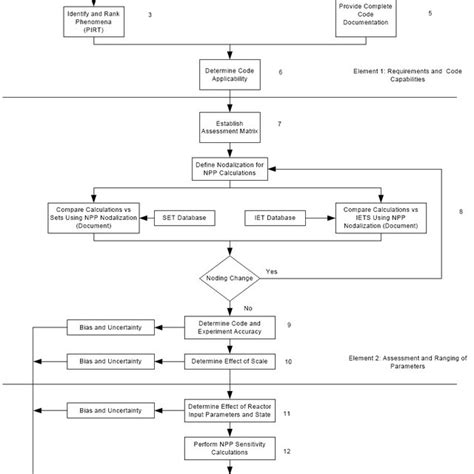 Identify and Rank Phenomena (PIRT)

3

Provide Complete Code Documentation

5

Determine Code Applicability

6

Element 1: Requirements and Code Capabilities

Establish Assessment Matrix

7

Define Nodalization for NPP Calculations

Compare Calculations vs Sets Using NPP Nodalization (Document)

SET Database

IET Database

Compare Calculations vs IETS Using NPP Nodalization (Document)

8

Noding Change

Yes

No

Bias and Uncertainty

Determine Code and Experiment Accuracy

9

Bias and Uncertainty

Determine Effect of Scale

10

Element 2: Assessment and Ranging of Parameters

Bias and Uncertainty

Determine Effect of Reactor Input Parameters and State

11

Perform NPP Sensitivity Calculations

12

########################################

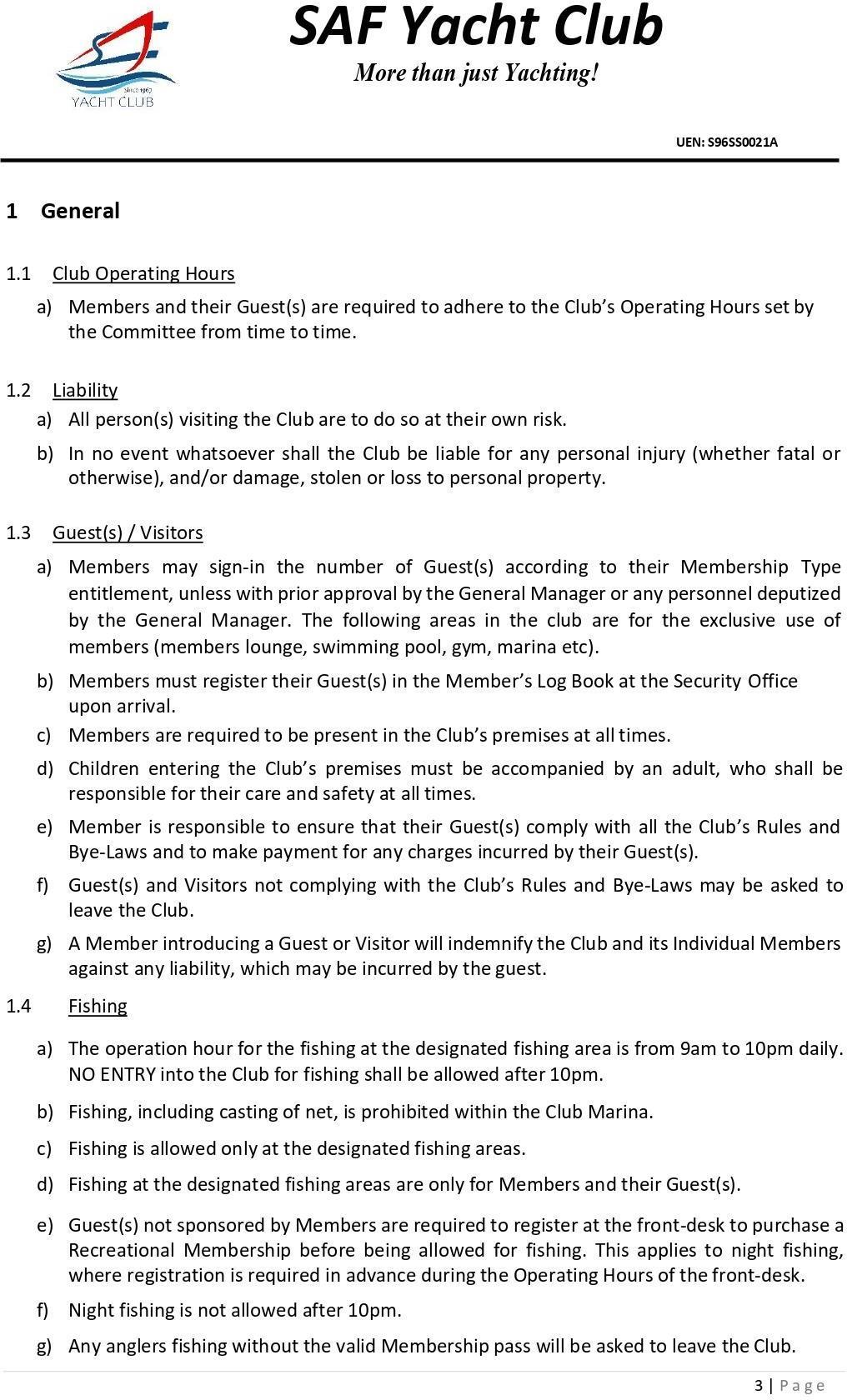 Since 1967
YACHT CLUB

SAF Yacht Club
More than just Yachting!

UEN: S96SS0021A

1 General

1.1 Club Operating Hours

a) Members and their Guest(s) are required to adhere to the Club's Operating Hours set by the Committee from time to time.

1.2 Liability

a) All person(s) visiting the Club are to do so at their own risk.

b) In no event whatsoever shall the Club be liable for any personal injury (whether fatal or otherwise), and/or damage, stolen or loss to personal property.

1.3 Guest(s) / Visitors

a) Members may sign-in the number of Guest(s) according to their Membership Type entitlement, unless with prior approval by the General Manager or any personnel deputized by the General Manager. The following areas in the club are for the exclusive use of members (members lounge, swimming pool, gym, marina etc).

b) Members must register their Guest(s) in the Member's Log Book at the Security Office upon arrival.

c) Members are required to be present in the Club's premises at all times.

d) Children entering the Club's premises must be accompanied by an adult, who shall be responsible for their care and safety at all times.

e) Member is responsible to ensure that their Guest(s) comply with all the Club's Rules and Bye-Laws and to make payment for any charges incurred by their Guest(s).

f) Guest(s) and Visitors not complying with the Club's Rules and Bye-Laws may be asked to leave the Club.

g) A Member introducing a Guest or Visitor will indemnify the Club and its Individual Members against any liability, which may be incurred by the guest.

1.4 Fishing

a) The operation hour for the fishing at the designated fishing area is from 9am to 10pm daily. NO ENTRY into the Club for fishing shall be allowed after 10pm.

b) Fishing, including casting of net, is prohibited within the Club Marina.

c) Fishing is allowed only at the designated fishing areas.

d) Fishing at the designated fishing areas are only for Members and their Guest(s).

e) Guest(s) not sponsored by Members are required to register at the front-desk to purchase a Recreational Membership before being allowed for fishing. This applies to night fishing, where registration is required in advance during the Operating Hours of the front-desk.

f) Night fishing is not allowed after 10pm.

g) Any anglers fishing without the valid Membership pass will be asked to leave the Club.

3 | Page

########################################

» WORK INSTRUCTIONS
Locate the word "times" in the data above. Copy every line carrying it.

» SOLUTION TO THE EXERCISE
c) Members are required to be present in the Club's premises at all times.
d) Children entering the Club's premises must be accompanied by an adult, who shall be responsible for their care and safety at all times.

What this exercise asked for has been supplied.